Kelland Lloyd R
Antisoma Research Laboratories, St Georges Hospital Medical School, Cranmer Terrace, London, SW17 0QS, UK.
Expert Opin Emerg Drugs. 2005 May;10(2):413-24. doi: 10.1517/14728214.10.2.413.
Because most patients presenting with advanced ovarian cancer are not curable by surgery alone, chemotherapy represents an essential component of treatment. The disease may be considered as chemosensitive, as in around three-quarters of patients major (complete) responses are seen to initial treatment with the platinum-containing drugs cisplatin and carboplatin either used alone or in combination with the taxane, paclitaxel. However, only 15-20% of patients experience long-term remission as tumours often become resistant. The probability of achieving a second response depends on the duration of remission after first-line therapy: if this is < 6 months (considered as platinum resistant) second responses are uncommon and usually short-lived; if this is > 6, and especially if > 12 months (platinum sensitive), responses may be seen in about a quarter of patients, to the same drugs as used first line or to drugs such as pegylated liposomal doxorubicin, topotecan and hexamethylmelamine (all three are approved in this setting by the FDA). Gemcitabine, oral etoposide, docetaxel and oxaliplatin also show some activity either in sequential addition to existing approved of first-line therapy (as with gemcitabine) or as second-line therapy. However, there is an urgent unmet clinical need for new drugs capable of prolonging survival either by increasing long-term remission rates and/or duration as first-line treatment or to improve on outcomes of second-line treatment. Strategies currently being exploited in clinical trials include attempts to deliver more killing selectively to tumours (e.g., intraperitoneal administration of cisplatin or radiolabelled monoclonal antibodies), agents designed to target drug resistance mechanisms (e.g., TLK-286 activated by glutathione transferase), agents targeting proteins/receptors shown to be selectively expressed in the disease (e.g., monoclonal antibodies recognising CA-125 or HER1; small molecules targeting HER1 such as gefitinib) and disrupting established tumour vasculature (e.g., 5,6-dimethyl xanthenone 4-acetic acid). At the pre-clinical level, agents being developed to target the phosphatidylinositol 3 kinase/AKT/mTOR pathway, and K-Ras inhibitors, may offer efficacy in the future.
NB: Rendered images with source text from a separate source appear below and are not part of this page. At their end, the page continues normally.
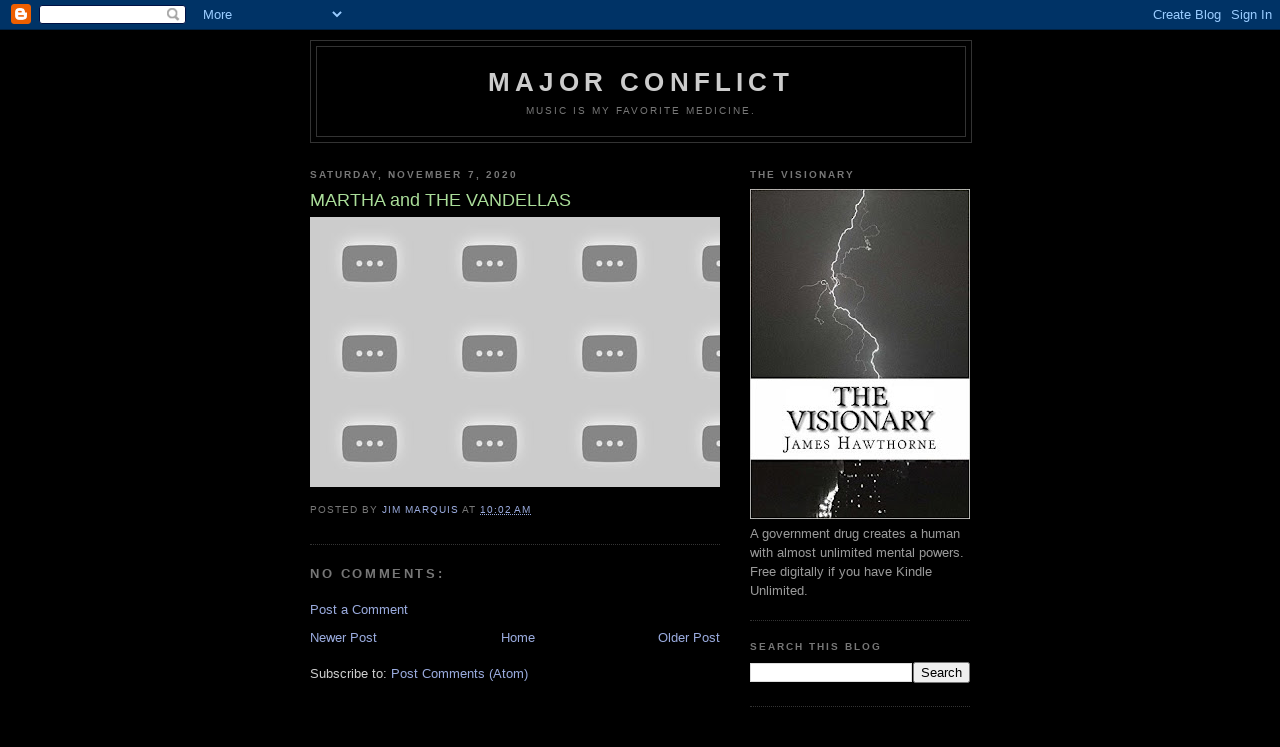

--- FILE ---
content_type: text/html; charset=UTF-8
request_url: https://majorconflict.blogspot.com/b/stats?style=BLACK_TRANSPARENT&timeRange=ALL_TIME&token=APq4FmCSjkU1bH3FgN45cQ65jrrExKOfOUjpw5SWh8__jKYOaA9Z6MiELeuWw4BN99S3FZpq7d3CeXUada8VYcW0kmK9jElvOg
body_size: -33
content:
{"total":697241,"sparklineOptions":{"backgroundColor":{"fillOpacity":0.1,"fill":"#000000"},"series":[{"areaOpacity":0.3,"color":"#202020"}]},"sparklineData":[[0,16],[1,9],[2,18],[3,8],[4,10],[5,13],[6,11],[7,15],[8,27],[9,18],[10,14],[11,21],[12,44],[13,60],[14,80],[15,54],[16,22],[17,38],[18,47],[19,21],[20,17],[21,31],[22,27],[23,18],[24,100],[25,47],[26,41],[27,26],[28,13],[29,17]],"nextTickMs":163636}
由于大多数晚期卵巢癌患者无法仅通过手术治愈,化疗是治疗的重要组成部分。该疾病可被视为对化疗敏感,因为约四分之三的患者对含铂药物顺铂和卡铂单独使用或与紫杉烷类药物紫杉醇联合使用的初始治疗有主要(完全)反应。然而,只有15%-20%的患者能实现长期缓解,因为肿瘤常常会产生耐药性。获得二次反应的可能性取决于一线治疗后的缓解持续时间:如果缓解持续时间<6个月(被视为铂耐药),二次反应不常见且通常持续时间短;如果缓解持续时间>6个月,尤其是>12个月(铂敏感),约四分之一的患者可能会出现反应,使用的药物与一线治疗相同或使用如聚乙二醇化脂质体阿霉素、拓扑替康和六甲蜜胺(这三种药物在这种情况下均获美国食品药品监督管理局批准)等药物。吉西他滨、口服依托泊苷、多西他赛和奥沙利铂也显示出一定活性,要么作为现有一线治疗方案的序贯用药(如吉西他滨),要么作为二线治疗。然而,迫切需要新的药物,这些药物能够通过提高长期缓解率和/或缓解持续时间作为一线治疗来延长生存期,或者改善二线治疗的结果。目前在临床试验中采用的策略包括尝试更有选择性地对肿瘤进行杀伤(如腹腔内注射顺铂或放射性标记单克隆抗体)、设计针对耐药机制的药物(如由谷胱甘肽转移酶激活的TLK-286)、针对在该疾病中选择性表达的蛋白质/受体的药物(如识别CA-125或HER1的单克隆抗体;靶向HER1的小分子药物如吉非替尼)以及破坏已形成的肿瘤血管(如5,6-二甲基呫吨酮-4-乙酸)。在临床前阶段,正在研发的靶向磷脂酰肌醇3激酶/AKT/mTOR通路的药物和K-Ras抑制剂未来可能会有疗效。